#### [Problem requirements]
Nothing is to be output except the lines from the one containing "category: wildebeest" through the end of the material, each reproduced exactly.

Segment Start: Extracted data

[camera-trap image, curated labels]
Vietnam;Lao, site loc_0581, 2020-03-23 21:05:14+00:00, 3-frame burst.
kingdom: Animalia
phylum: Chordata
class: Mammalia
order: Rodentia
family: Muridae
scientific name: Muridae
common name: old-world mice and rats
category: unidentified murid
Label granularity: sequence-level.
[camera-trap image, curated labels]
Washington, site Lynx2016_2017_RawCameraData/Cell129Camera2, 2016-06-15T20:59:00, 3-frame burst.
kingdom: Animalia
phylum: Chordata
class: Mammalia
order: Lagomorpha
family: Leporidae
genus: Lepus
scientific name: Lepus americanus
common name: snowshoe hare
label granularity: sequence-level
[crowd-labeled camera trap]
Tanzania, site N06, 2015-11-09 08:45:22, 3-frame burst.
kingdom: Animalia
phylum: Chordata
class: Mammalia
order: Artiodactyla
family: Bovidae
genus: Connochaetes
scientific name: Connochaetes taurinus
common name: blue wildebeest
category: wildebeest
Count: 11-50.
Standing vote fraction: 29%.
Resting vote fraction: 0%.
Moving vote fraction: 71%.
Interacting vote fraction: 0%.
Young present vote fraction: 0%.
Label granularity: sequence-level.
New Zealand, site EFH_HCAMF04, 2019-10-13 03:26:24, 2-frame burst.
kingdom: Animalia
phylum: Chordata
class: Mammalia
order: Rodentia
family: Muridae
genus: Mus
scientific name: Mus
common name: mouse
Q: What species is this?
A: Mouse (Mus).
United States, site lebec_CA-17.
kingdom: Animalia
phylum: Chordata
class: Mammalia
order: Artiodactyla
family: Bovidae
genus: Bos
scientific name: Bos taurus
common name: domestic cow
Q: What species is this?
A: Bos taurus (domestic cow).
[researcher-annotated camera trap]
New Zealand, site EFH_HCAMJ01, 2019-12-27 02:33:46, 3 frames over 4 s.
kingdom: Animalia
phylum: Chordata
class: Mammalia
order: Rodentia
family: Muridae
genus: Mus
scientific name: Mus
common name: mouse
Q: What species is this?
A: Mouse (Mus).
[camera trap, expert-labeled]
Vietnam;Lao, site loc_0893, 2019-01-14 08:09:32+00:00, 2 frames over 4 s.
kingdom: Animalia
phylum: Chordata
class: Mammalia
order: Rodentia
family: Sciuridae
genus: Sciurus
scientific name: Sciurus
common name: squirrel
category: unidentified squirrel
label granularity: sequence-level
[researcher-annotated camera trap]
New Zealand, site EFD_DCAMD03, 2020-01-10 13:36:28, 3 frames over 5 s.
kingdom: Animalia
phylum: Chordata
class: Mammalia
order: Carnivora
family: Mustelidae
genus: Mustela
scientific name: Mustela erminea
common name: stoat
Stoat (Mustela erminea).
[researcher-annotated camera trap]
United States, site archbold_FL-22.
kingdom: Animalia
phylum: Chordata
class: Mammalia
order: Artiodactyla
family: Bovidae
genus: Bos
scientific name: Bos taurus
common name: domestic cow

Segment End: Extracted data

#### [Response to the exercise]
category: wildebeest
Count: 11-50.
Standing vote fraction: 29%.
Resting vote fraction: 0%.
Moving vote fraction: 71%.
Interacting vote fraction: 0%.
Young present vote fraction: 0%.
Label granularity: sequence-level.
New Zealand, site EFH_HCAMF04, 2019-10-13 03:26:24, 2-frame burst.
kingdom: Animalia
phylum: Chordata
class: Mammalia
order: Rodentia
family: Muridae
genus: Mus
scientific name: Mus
common name: mouse
Q: What species is this?
A: Mouse (Mus).
United States, site lebec_CA-17.
kingdom: Animalia
phylum: Chordata
class: Mammalia
order: Artiodactyla
family: Bovidae
genus: Bos
scientific name: Bos taurus
common name: domestic cow
Q: What species is this?
A: Bos taurus (domestic cow).
[researcher-annotated camera trap]
New Zealand, site EFH_HCAMJ01, 2019-12-27 02:33:46, 3 frames over 4 s.
kingdom: Animalia
phylum: Chordata
class: Mammalia
order: Rodentia
family: Muridae
genus: Mus
scientific name: Mus
common name: mouse
Q: What species is this?
A: Mouse (Mus).
[camera trap, expert-labeled]
Vietnam;Lao, site loc_0893, 2019-01-14 08:09:32+00:00, 2 frames over 4 s.
kingdom: Animalia
phylum: Chordata
class: Mammalia
order: Rodentia
family: Sciuridae
genus: Sciurus
scientific name: Sciurus
common name: squirrel
category: unidentified squirrel
label granularity: sequence-level
[researcher-annotated camera trap]
New Zealand, site EFD_DCAMD03, 2020-01-10 13:36:28, 3 frames over 5 s.
kingdom: Animalia
phylum: Chordata
class: Mammalia
order: Carnivora
family: Mustelidae
genus: Mustela
scientific name: Mustela erminea
common name: stoat
Stoat (Mustela erminea).
[researcher-annotated camera trap]
United States, site archbold_FL-22.
kingdom: Animalia
phylum: Chordata
class: Mammalia
order: Artiodactyla
family: Bovidae
genus: Bos
scientific name: Bos taurus
common name: domestic cow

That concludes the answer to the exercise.